'An existential threat:' First Nations challenge Ontario Métis self-government deal
CBC
First Nations in northeastern Ontario are alleging a lack of consultation and potential violations of their rights as they ask a federal judge to cancel a Métis Nation of Ontario (MNO) self-government agreement signed in February.
"These agreements with the Métis Nation of Ontario have been done in the dark, without the consultation or input with any of the First Nations," said Jason Batise, executive director of the Wabun Tribal Council, whose six member communities are advancing the case.
The Wabun Tribal Council consists of Matachewan, Brunswick House, Chapleau Ojibwe, Flying Post, Mattagami and Beaverhouse First Nations.

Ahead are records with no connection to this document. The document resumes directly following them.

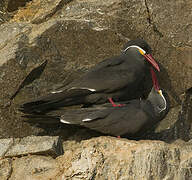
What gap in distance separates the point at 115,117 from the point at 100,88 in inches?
14.1

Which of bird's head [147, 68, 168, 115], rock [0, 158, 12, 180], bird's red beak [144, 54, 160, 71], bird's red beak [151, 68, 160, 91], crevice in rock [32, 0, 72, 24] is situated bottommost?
bird's head [147, 68, 168, 115]

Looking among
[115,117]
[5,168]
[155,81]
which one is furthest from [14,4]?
[5,168]

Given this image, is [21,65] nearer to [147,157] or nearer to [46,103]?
[46,103]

Batise said the First Nations reject the asserted Métis presence in their traditional homeland, a swathe of Treaty 9 territory about the size of France, stretching from the Temiskaming area near the Ontario-Quebec border in the east to Lake Superior in the west.

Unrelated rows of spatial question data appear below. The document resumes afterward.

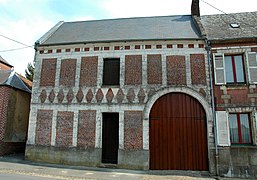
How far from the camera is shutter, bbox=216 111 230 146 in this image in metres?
→ 7.86

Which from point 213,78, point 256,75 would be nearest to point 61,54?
point 213,78

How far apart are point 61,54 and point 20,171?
5358mm

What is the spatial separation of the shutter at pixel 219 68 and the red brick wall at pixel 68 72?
6.36m

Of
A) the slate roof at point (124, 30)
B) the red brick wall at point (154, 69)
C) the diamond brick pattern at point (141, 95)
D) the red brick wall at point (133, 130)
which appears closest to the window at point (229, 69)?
the slate roof at point (124, 30)

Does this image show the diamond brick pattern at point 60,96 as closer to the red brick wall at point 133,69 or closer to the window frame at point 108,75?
the window frame at point 108,75

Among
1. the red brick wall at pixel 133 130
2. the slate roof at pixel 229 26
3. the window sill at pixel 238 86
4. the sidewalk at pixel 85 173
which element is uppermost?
the slate roof at pixel 229 26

"For us it's colonization 2.0, overlaying what we feel is a non-existent right to a community that was never there," said Batise, who is a member of Matachewan First Nation.
"It's not right, and that's why we're doing everything we can, including this judicial review, to make sure it doesn't happen."
They applied for judicial review in Federal Court in March, alleging Canada's self-government agreement with MNO recognizes communities that may be unable to pass the Métis rights test established by Canada's Supreme Court.
"This recognition poses an existential threat to the constitutionally protected rights of the First Nations who have used, occupied and stewarded their territory since time immemorial, consistent with their Anishinaabe laws," the court filing says.
"The minister's decision to enter into the agreement was incorrect and unreasonable."
None of the allegations have been proven in court.
The Métis are a distinct Indigenous people with a shared culture, traditions and language who emerged in the northwest of what is now Canada in the late 1700s. The existence of Métis communities outside the northwest is contentious.
In 2017, the Ontario government and the MNO announced the identification of six historic Métis communities throughout the province. One of them, the Abitibi Inland Historic Métis Community, is largely within the Wabun council area and thus the main target of the council's ire.
According to Ontario and MNO, this Métis community developed among a scattered series of interconnected trading posts between Moose Factory on the James Bay coast in the north to the Temiskaming region in the south.
The Wabun Tribal Council commissioned its own report in response, delivered in September 2022 by University of Ottawa researcher Darryl Leroux, challenging MNO's conclusions. Batise said the First Nations elders in the region also dispute the claims.